Your tasks
a – In the soybean and wheat market commentary, by how many bushels was old crop soybean demand increased?
b – Continue the soybean and wheat market commentary from the point at which it ends.

Supplied text

The soybean crop is big, but it did not break through the highest trade estimates on US report date August 12th. (4.06 billion) Demand is very strong. Old crop soybeans demand was increased by 95 million bushels with 85 of that going to exports. The new crop demand jumped by 45 million bushels.
It is significant especially at a time when the Brazil crop is down from expectations. Also too, with the USDA yield at 48.9 bushels per acre, it all works, but if that yield goes down with the balance of August in front of us, the supply demand situation tightens even more. There is an inverse in soybean futures markets months into the future.
The November 2016 January 2017 soybean futures spread is bullish at -$.005 as of August 12th. The November soybean futures contract is currently priced in the lower 24% of the last five-year price distribution range. Seasonally, soybean futures usually tend to post a short-term uptrend through late August.
Wheat futures continue in their bearish ways near contract lows. The French crop is way down but the wheat crop in the Black Sea area is up. In Ontario yields were strong adding to our export challenge. Commercial buying has been stronger in early August and hopefully this will continue.
In Ontario wheat cash prices from $4.50-$4.75 at harvest were realized. However, for the most part quality issues weren't apparent which is always a good thing for everybody involved. Looking ahead, weather and harvest dates will likely determine if Ontario farmers are able to plant 1 million acres of wheat again this year.

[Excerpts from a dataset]
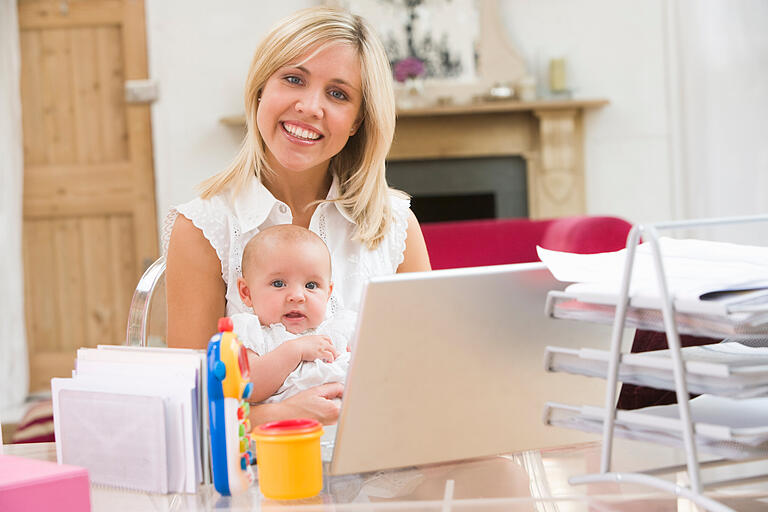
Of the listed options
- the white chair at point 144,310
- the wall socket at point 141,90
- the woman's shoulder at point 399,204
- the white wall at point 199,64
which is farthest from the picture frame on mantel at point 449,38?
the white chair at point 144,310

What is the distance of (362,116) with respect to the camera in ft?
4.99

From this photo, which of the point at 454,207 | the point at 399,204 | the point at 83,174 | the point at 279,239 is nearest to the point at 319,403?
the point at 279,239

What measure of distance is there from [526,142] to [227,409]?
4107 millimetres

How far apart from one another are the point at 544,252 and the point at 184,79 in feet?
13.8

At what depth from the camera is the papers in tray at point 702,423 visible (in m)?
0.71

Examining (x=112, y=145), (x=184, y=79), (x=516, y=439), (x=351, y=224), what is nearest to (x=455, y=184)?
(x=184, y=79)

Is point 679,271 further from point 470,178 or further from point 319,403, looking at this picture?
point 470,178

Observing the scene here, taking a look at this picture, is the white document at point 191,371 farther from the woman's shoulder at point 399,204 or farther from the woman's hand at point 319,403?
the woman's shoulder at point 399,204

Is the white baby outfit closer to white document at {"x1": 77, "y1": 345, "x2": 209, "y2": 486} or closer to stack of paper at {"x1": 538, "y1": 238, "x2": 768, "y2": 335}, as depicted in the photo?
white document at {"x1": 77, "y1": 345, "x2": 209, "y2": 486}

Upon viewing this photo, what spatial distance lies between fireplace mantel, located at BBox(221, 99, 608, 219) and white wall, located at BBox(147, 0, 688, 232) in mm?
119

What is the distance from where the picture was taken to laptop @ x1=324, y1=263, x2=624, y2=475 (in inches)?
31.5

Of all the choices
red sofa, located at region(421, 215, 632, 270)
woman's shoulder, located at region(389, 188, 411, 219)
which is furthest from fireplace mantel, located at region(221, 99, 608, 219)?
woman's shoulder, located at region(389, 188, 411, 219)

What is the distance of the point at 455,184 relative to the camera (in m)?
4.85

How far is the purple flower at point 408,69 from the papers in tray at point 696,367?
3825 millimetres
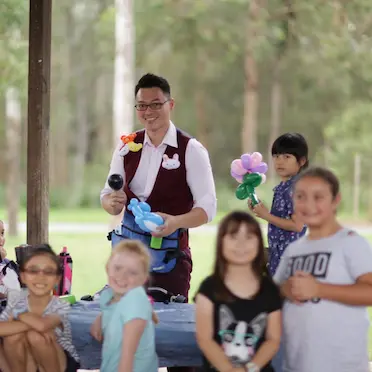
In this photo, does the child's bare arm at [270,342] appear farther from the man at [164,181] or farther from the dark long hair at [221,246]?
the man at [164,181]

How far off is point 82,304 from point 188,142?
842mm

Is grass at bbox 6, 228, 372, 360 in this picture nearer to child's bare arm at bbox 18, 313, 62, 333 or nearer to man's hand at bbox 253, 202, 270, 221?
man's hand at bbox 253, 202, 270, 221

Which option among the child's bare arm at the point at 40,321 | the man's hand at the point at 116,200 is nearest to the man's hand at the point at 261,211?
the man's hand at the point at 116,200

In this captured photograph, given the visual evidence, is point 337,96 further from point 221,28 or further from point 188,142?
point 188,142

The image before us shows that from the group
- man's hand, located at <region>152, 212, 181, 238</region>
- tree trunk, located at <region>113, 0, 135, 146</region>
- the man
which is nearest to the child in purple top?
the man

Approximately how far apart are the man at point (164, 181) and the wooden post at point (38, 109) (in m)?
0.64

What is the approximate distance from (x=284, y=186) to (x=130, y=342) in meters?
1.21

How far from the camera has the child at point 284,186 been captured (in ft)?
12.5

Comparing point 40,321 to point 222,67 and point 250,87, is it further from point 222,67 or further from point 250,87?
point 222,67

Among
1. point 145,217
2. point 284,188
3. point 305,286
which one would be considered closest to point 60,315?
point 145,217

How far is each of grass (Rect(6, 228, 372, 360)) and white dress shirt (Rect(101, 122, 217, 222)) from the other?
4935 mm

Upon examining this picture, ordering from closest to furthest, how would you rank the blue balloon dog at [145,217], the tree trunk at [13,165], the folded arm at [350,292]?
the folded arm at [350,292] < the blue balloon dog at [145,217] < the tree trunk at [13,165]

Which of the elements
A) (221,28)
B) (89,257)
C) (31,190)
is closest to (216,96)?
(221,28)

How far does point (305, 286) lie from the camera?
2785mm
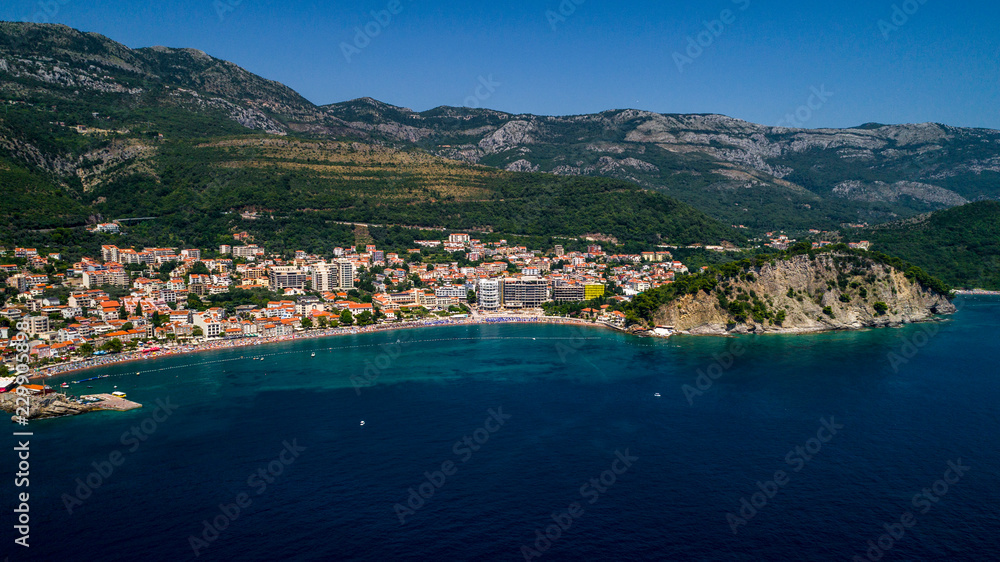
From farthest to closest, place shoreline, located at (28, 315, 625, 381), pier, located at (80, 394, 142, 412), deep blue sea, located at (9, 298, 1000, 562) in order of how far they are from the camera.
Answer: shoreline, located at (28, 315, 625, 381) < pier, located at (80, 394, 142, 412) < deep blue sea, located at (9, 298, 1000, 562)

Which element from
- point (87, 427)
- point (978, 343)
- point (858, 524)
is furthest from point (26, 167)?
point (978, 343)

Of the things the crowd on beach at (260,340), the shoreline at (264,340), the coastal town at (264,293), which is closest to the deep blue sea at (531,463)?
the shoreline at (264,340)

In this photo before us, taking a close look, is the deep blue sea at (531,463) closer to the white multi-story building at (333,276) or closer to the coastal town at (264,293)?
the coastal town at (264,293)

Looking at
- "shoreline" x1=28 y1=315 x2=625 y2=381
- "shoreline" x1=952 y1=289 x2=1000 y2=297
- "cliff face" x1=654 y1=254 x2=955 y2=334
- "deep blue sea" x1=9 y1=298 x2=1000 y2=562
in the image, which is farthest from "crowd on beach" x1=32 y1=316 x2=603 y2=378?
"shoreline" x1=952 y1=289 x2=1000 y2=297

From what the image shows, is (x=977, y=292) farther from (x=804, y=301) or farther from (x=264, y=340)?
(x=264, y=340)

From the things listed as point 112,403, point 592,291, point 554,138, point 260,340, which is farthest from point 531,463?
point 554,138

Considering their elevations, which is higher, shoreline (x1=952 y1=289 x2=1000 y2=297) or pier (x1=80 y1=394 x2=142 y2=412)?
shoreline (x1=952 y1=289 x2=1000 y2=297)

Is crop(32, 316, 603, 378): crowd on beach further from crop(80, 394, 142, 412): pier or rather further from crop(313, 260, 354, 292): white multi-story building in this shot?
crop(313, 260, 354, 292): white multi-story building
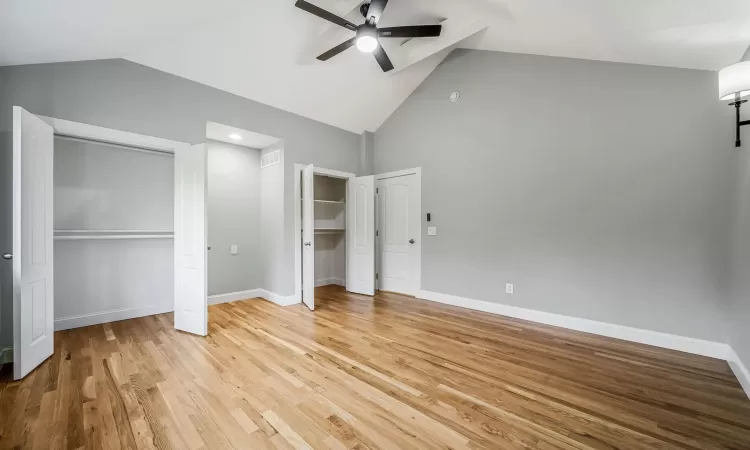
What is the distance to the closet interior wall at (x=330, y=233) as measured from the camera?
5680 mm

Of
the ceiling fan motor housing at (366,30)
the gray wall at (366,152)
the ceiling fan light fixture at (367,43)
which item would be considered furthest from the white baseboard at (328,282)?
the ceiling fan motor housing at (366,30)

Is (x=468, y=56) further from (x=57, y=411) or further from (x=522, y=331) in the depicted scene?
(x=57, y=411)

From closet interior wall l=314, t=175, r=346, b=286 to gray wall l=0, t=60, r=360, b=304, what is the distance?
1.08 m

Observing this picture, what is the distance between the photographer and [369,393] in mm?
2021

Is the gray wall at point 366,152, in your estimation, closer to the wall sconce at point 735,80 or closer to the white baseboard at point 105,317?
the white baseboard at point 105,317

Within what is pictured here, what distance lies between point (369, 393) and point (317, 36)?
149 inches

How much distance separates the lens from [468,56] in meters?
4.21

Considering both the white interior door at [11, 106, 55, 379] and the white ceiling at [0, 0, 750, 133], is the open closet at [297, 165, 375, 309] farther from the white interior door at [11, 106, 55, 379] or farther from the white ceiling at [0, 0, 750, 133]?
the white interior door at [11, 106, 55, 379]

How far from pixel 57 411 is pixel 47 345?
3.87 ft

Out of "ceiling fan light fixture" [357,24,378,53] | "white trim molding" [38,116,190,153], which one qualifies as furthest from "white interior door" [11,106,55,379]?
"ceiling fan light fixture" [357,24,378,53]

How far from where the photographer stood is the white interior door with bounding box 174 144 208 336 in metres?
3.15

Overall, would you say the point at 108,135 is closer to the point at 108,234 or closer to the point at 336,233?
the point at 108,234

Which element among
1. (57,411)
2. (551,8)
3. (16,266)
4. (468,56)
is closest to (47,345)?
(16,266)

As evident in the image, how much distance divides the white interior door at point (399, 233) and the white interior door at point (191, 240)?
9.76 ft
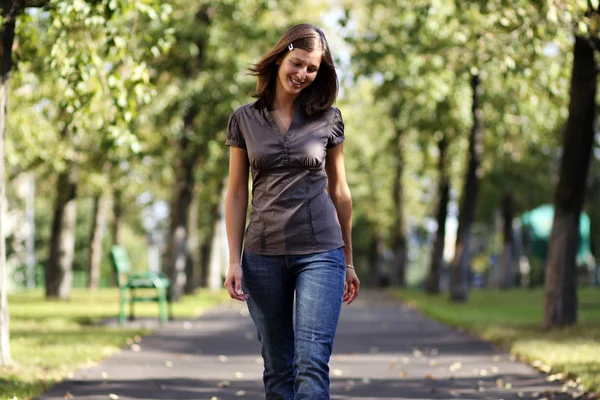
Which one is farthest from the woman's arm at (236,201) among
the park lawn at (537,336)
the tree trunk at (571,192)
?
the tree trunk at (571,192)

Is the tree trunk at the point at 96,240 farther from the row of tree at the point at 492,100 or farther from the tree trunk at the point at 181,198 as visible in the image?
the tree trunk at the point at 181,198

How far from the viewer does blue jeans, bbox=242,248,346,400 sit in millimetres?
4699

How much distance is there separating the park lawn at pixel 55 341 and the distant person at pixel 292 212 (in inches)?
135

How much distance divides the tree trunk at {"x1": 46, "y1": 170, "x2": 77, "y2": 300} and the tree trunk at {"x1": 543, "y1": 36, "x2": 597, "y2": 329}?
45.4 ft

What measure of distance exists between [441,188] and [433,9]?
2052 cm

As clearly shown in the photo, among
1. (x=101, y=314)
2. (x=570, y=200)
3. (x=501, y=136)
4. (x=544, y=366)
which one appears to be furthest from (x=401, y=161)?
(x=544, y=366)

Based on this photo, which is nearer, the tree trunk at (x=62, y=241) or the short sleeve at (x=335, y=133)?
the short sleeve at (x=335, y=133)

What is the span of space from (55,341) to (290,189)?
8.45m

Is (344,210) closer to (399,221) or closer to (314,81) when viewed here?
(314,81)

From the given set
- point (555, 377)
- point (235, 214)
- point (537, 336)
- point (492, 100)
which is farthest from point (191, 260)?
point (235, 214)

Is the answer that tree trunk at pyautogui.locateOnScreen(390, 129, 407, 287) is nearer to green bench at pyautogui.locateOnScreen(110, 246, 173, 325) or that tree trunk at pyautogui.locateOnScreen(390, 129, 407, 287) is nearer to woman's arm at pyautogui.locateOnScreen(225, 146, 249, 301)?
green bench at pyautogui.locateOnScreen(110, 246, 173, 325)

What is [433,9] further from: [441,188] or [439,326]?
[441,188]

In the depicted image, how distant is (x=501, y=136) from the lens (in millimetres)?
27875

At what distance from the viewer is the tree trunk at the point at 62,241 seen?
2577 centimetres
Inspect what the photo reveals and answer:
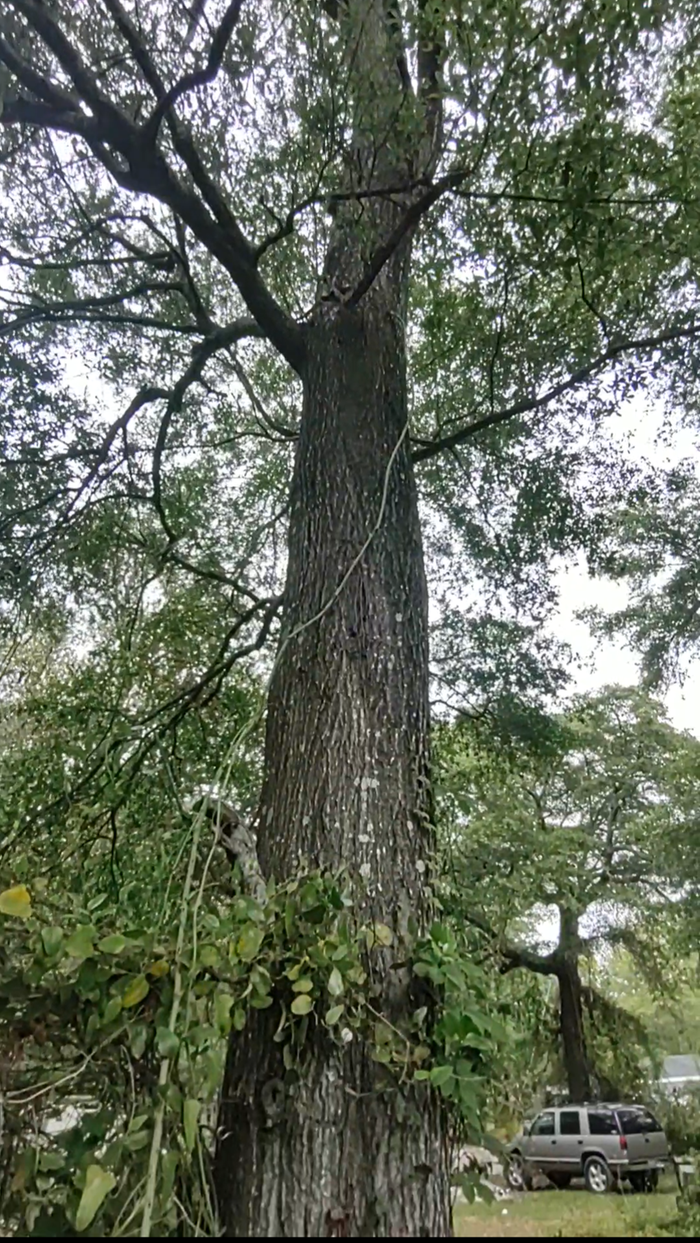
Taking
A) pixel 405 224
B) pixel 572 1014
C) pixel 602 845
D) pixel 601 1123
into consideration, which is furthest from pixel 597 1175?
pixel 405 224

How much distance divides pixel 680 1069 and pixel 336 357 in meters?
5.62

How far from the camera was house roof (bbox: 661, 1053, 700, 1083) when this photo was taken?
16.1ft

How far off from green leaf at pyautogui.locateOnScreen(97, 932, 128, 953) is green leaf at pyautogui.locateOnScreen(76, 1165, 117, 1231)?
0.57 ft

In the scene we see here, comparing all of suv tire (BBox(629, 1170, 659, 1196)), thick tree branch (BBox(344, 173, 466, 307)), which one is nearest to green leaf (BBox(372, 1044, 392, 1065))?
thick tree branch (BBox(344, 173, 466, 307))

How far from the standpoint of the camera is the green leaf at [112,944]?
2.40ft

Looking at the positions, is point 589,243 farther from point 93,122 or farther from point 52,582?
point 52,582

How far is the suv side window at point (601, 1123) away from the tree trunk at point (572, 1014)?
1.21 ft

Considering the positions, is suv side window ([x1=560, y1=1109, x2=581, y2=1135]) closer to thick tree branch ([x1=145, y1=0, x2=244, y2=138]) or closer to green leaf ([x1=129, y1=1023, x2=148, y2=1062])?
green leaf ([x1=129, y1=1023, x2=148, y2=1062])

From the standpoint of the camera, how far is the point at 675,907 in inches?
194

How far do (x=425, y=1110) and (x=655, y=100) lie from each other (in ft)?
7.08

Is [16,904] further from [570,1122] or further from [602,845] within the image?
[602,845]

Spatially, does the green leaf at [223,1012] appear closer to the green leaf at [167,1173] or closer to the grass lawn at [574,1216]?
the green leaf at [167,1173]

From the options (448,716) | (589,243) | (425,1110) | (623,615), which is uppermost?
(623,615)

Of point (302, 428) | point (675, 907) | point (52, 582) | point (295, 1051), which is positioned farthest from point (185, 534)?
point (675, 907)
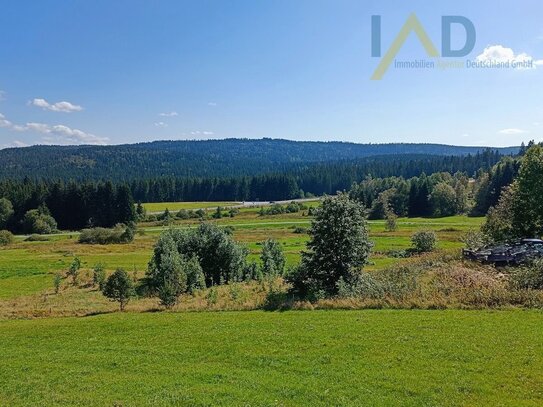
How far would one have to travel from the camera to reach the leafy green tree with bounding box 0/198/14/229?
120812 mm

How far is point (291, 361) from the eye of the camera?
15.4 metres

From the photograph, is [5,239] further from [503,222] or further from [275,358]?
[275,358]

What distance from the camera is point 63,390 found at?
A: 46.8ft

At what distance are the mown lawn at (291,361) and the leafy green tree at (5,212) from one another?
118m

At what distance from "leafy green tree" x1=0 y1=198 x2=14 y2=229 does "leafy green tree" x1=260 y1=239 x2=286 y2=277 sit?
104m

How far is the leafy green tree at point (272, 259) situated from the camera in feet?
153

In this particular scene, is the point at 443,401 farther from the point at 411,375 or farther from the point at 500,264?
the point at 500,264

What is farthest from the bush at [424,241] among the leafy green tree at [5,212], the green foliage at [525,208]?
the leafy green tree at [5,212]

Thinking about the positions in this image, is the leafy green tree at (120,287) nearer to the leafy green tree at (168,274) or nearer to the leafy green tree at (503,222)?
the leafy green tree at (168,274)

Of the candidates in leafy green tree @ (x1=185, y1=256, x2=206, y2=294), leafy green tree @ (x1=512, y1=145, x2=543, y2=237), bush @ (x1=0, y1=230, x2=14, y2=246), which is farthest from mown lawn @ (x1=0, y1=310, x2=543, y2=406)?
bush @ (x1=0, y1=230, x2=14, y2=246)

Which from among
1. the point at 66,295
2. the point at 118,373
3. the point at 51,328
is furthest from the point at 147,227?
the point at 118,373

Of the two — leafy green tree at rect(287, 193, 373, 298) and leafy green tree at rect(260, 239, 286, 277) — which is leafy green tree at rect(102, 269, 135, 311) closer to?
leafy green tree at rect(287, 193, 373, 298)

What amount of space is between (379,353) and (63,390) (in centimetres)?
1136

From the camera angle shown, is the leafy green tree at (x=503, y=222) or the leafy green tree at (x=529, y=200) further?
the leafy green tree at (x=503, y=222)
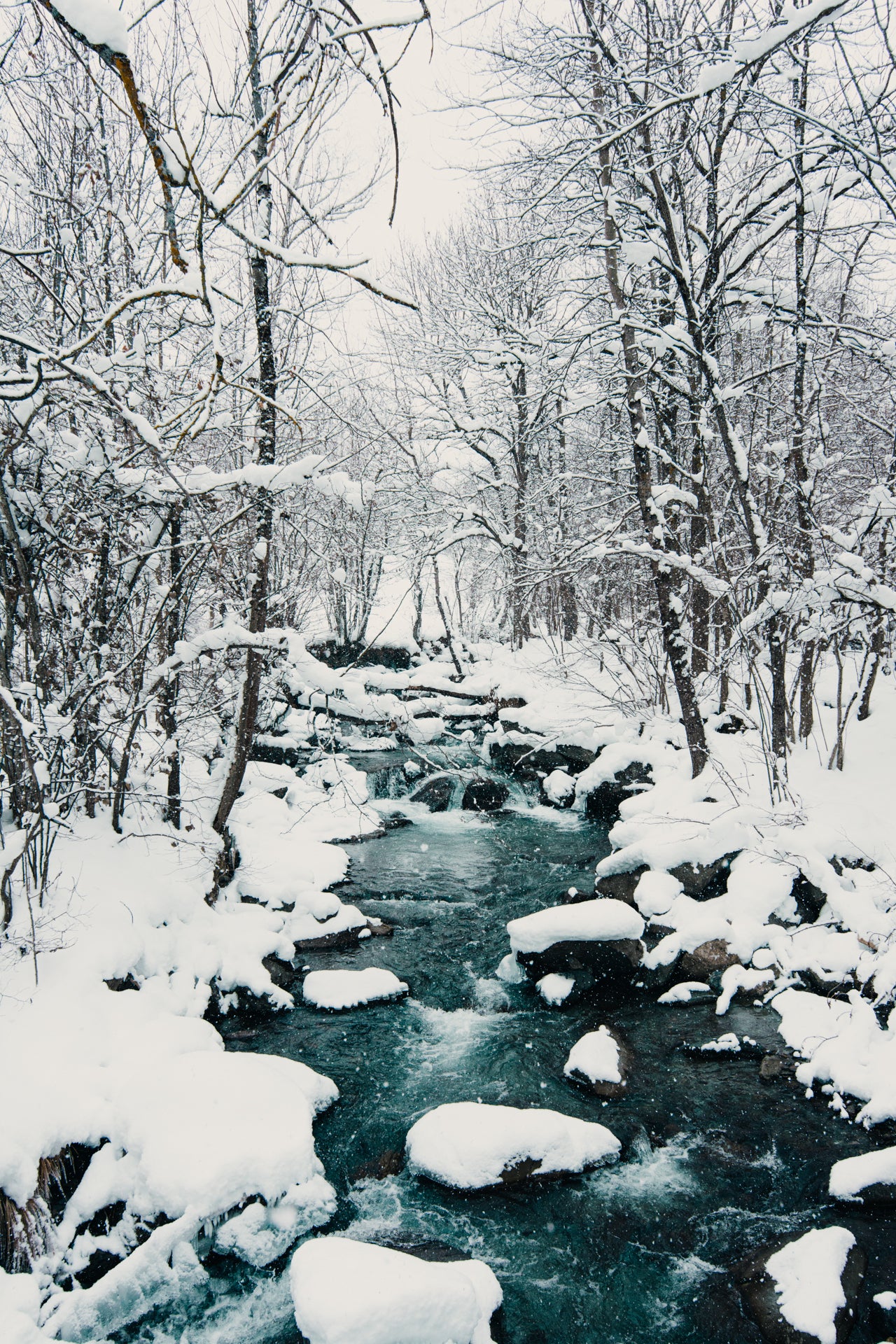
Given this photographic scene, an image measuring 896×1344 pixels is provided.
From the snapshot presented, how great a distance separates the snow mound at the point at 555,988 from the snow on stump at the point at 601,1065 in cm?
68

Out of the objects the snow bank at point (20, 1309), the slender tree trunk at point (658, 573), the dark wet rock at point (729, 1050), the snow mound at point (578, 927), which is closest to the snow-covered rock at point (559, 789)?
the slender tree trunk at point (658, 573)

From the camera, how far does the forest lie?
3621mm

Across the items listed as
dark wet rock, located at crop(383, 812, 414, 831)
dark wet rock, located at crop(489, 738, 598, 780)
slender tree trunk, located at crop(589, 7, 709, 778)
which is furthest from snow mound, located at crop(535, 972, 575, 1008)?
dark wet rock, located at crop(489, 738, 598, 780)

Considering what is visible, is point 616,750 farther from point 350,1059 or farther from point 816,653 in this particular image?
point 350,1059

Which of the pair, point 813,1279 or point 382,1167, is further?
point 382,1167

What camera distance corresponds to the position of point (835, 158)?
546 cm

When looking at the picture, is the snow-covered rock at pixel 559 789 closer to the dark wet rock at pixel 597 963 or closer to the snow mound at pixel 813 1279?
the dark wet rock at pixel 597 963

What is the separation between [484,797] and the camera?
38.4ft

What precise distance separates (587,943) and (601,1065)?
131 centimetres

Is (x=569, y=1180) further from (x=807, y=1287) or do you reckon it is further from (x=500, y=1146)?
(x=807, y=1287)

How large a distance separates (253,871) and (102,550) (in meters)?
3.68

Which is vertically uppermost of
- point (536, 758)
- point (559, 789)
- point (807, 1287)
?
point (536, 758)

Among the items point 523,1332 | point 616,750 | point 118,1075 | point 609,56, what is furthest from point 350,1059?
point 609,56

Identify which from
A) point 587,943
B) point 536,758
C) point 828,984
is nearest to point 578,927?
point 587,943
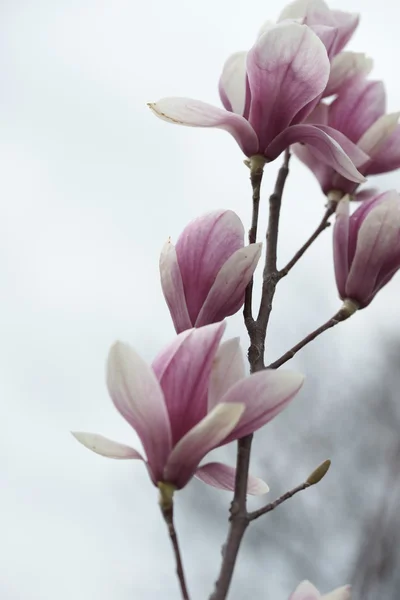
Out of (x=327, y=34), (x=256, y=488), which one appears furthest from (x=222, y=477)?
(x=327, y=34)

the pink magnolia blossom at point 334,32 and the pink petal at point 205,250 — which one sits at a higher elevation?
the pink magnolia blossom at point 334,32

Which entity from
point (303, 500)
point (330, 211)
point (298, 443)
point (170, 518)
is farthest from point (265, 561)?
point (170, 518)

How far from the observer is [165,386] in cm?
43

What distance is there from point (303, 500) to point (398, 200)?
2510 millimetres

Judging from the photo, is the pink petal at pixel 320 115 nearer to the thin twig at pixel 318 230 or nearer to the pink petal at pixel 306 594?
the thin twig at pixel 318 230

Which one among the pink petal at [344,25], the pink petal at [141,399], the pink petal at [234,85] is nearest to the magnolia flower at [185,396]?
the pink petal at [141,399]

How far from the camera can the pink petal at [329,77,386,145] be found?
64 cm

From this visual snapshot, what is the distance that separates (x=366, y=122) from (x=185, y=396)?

Results by task
a – By 95 million bushels, 85 million of which went to exports.

b –
The Bottom Line (cont.)
Looking ahead, we still have part of August to get through with our crop weather. Soybeans depend on good rains and that remains the case going into September.
Current ending stocks depend on US soybeans reaching 48.9 bushels per acre. Export opportunities should be good at least up until January and February when another South American crop starts coming on. Also too, a slight El Nino may impact northern Argentina and southern Brazil's soybean crop. Expect Argentina to grow more corn this year as soybean export taxes have been reduced.
There are also the usual culprits with regard to our grain futures prices with the US dollar being one of them. It has been in a small general decline since the end of July, which has been helpful to grain prices. With the US Federal Reserve now expected not to raise interest rates this year, that's not good for the US dollar and by default good for grain futures prices. A careful watch of the US dollar will be important as usually the Canadian dollar behaves in an inverse fashion.
We have seen that over the last month as the US dollar has moved down the Canadian dollar has gained value now up to .7725 cents. Still, at this value it remains the big component of any Ontario cash price makeup. The Bank of Canada has actually been musing about a rate cut over the last several weeks. If this happens, expect our Canadian dollar to fall on that news.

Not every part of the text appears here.